The poet spends most of this psalm reflection on how their own community was not a blessing to them in their time of trouble. The LORD sustains those who care for the poor on their sickbed, but now the psalmist community has only the LORD to call to for healing on their own sickbed. Perhaps their community believes that the illness is a judgment from God and therefore they are justified in their exclusion of this one. It may also be that the illness demonstrates the true nature of the community. The community seems to be a place where only those who can actively contribute are valued and where people are actively waiting on the death of the psalmist to inherit his property. At a time where the community was needed the most for the poet, they found themselves a member of an unjust society that does not consider the vulnerable and weak. The community of the speaker has become warped and close friendships revealed as fading and shallow. Yet, the LORD can bring the one who has a deadly thing fastened to him back to life.

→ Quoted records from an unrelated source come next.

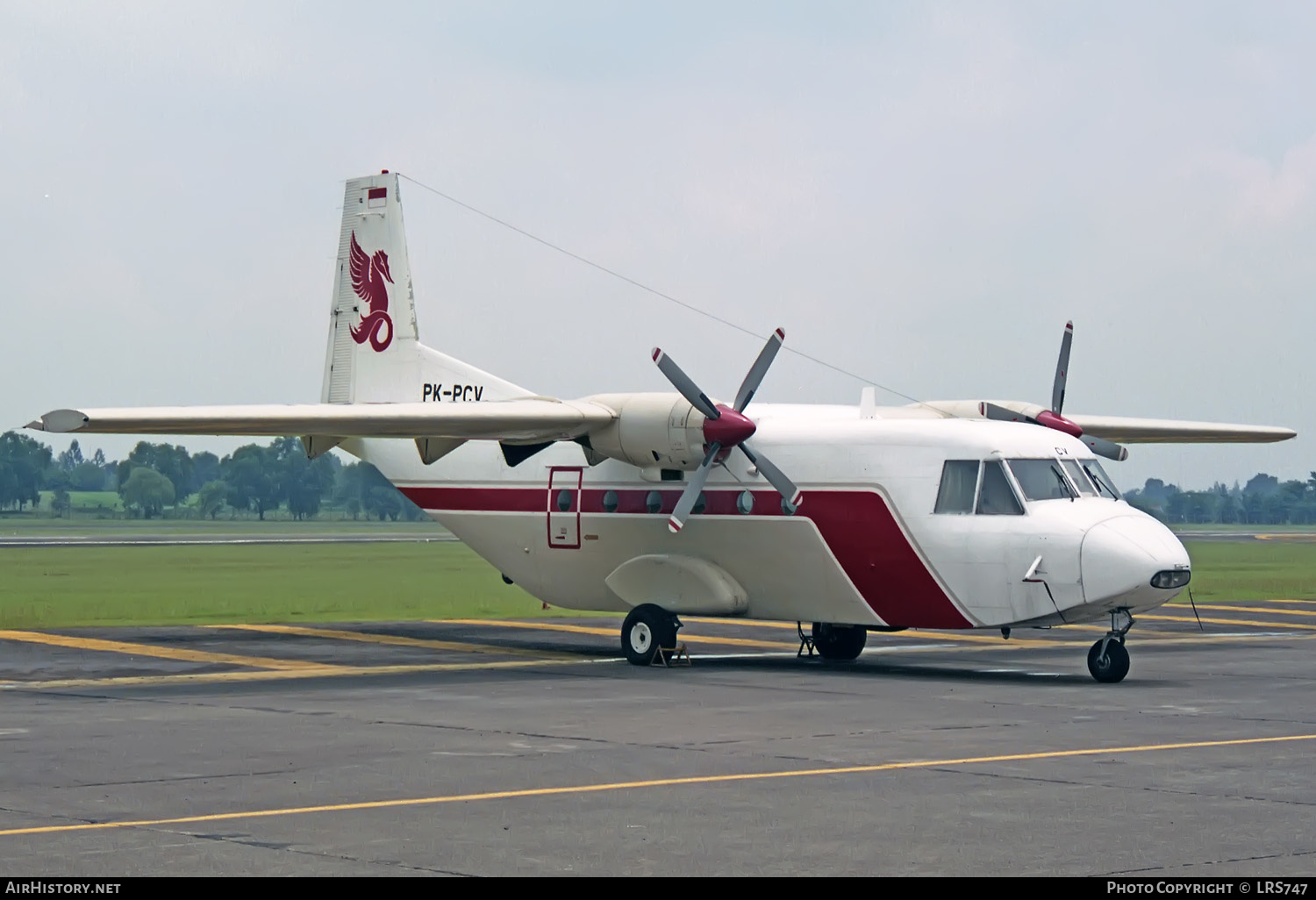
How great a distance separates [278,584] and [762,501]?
79.3ft

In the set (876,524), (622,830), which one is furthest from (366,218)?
(622,830)

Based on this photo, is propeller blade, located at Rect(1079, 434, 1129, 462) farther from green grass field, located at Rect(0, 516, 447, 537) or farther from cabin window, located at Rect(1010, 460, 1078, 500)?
green grass field, located at Rect(0, 516, 447, 537)

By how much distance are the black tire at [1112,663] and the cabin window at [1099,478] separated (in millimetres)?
2056

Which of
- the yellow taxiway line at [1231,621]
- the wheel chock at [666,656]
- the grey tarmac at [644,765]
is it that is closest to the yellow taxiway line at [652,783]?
the grey tarmac at [644,765]

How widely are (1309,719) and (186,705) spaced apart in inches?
456

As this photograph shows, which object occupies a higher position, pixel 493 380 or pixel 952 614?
pixel 493 380

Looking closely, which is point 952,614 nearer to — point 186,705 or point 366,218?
point 186,705

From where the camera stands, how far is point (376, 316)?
2859cm

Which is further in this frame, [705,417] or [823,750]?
[705,417]

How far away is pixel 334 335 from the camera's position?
29156 mm

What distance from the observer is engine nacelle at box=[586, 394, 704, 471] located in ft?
76.1

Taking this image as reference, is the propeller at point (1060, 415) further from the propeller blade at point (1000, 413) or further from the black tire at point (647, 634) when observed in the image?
the black tire at point (647, 634)

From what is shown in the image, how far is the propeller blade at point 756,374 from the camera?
23.6 meters
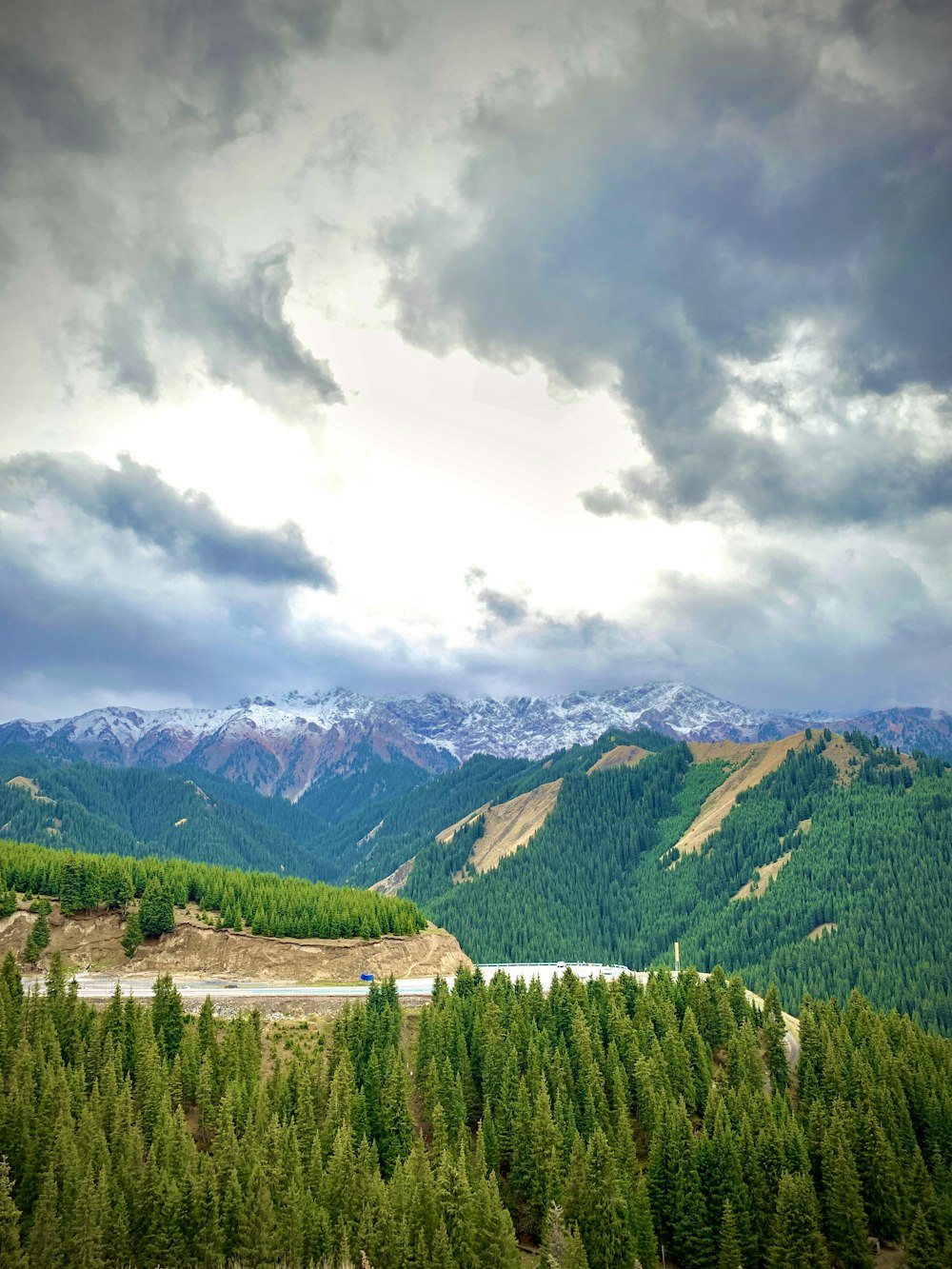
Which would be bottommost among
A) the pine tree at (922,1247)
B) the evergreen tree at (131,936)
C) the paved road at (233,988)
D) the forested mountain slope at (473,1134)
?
the pine tree at (922,1247)

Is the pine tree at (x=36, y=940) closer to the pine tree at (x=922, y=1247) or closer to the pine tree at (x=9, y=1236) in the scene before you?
the pine tree at (x=9, y=1236)

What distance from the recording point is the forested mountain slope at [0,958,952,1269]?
66.0 meters

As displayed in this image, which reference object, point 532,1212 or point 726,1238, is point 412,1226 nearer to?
point 532,1212

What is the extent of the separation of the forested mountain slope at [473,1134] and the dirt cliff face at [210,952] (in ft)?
59.9

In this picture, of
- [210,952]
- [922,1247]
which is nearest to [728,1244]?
[922,1247]

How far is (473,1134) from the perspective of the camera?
92.4 meters

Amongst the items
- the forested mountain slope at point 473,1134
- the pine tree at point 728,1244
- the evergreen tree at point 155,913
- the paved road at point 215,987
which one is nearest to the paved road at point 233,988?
the paved road at point 215,987

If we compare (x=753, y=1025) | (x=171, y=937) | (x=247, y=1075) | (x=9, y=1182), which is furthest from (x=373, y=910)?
(x=9, y=1182)

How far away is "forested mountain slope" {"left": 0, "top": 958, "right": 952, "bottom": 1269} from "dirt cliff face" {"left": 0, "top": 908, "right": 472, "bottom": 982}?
18266 mm

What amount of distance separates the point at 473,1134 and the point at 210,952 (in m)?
51.4

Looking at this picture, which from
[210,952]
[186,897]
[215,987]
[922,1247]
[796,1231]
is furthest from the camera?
A: [186,897]

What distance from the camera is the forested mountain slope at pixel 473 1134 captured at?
217ft

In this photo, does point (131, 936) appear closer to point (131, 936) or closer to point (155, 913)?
point (131, 936)

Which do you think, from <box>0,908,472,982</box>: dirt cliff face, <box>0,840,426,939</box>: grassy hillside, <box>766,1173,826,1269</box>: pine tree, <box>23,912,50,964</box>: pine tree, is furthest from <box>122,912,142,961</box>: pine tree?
<box>766,1173,826,1269</box>: pine tree
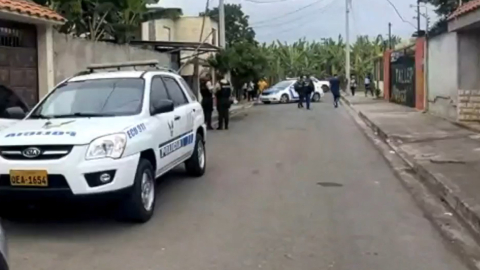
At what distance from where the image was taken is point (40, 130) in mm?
7379

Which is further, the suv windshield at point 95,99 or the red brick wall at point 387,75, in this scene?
→ the red brick wall at point 387,75

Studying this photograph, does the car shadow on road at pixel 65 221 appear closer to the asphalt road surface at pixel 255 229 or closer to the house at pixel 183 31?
the asphalt road surface at pixel 255 229

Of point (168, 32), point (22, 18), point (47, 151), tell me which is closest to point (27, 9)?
point (22, 18)

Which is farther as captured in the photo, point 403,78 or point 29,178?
point 403,78

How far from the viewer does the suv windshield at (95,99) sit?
8339mm

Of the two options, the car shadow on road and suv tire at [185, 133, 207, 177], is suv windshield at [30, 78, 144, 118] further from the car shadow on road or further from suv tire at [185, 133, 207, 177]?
suv tire at [185, 133, 207, 177]

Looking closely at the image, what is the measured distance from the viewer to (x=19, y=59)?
560 inches

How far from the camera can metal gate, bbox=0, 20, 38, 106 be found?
1360 centimetres

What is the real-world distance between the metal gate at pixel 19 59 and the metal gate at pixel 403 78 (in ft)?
58.0

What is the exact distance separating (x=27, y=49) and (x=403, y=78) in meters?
20.5

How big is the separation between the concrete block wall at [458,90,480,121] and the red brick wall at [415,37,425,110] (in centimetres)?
638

Like in Psalm 38 the psalmist wrestles again with a connection between sin and sickness. On the one hand many modern Christians too quickly dismiss any connection when there are times when one suffers because of one’s own actions or choices. Yet, there are other times where both people too quickly and tightly assume a connection. As Rolf Jacobson shares from his own life:

Even modern agnostics or atheists prove themselves capable of making this assumption when they assume that a person’s poor health is automatically the result of poor lifestyle choices. In my own life, when I was diagnosed with cancer as a teenager, a well-meaning but misguided neighbor remarked to my mother that it was a shame she had not been feeding her family the proper, high anti-oxidant diet, or her son would not have developed cancer. Besides being incredibly unhelpful, this comment was simply wrong—the type of cancer I had is not lifestyle dependent. (Nancy deClaisse-Walford, 2014, p. 390)

Regardless of whether a person’s plight is caused by personal actions and choices or whether they simply find themselves among the weak, sick, injured, poor, or otherwise vulnerable the psalms imagine a community that can respond differently than what the writer of Psalm 41 discovers in their community.

The psalmist asks to be able to ‘repay’ those who have not acted as a supportive community in their plight and unfortunately in English we lose the double meaning of this phrase. On the one had the psalmist does desire that their health would be restored so that those waiting on their death to claim their payment from their property would have no inheritance because the psalmist continues to live. But the word translated to repay comes from the noun shalom and has the connotation of making complete, restoring, to recompense or reward. (Brueggeman, 2014, p. 200) The poet may also be pointing to being a person who can demonstrate what a righteous life looks like by in the future caring for those who failed to care for them in the present.

The LORD has cared for the one who has cared for the poor. The righteous one can point to their own life as a witness to the LORD’s action on their behalf. Even when their community failed them God proved to be faithful. And they end this psalm and this portion of the psalter with a blessing to the God who has avoided the way of the wicked, who has delighted in the law of the LORD, and who has cared for the poor.